KÂİNATIN SIRRINI GÖREN GÖZ: BASİRET İLE KÖRLÜK ARASINDAKİ PERDE

“Görenedir görene, köre nedir köre ne!”

Bu veciz ifade, sadece bir tekerleme değil, varlığın sırrını ifşa eden muazzam bir anahtardır. Zira bu âlem, Sani-i Zülcelal’in kudret kalemiyle yazılmış, her satırı hikmet, her harfi ibret dolu mücessem bir kitaptır.

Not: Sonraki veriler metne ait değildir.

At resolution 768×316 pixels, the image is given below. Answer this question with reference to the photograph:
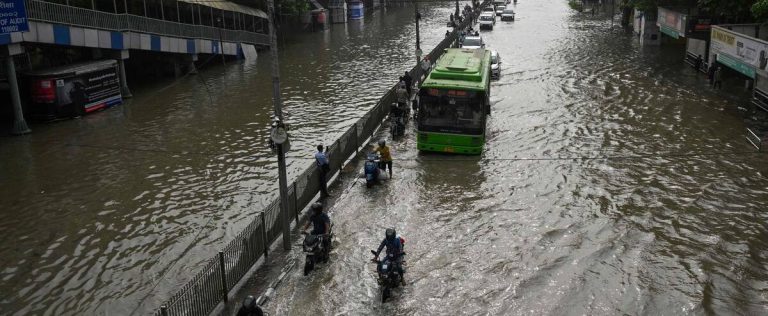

Fakat bu kitabı okumak, sadece baştaki “basar” (göz) ile değil, kalpteki “basiret” (kalp gözü) ile mümkündür.
“Ve Min Âyâtihi”: Kâinatın Zikri
Kur’an-ı Hâkim, pek çok suresinde insanı sarsarak uykudan uyandırır ve “Ve min âyâtihi…” (O’nun âyetlerindendir ki…) fermanıyla başlar. Gece ile gündüzün ihtilafından, dillerin ve renklerin çeşitliliğine; göklerin direksiz duruşundan, yağmurun ölü toprağı diriltmesine kadar her hadise, O’nun birer “imzası”, birer “mührü” ve açık birer mektubudur.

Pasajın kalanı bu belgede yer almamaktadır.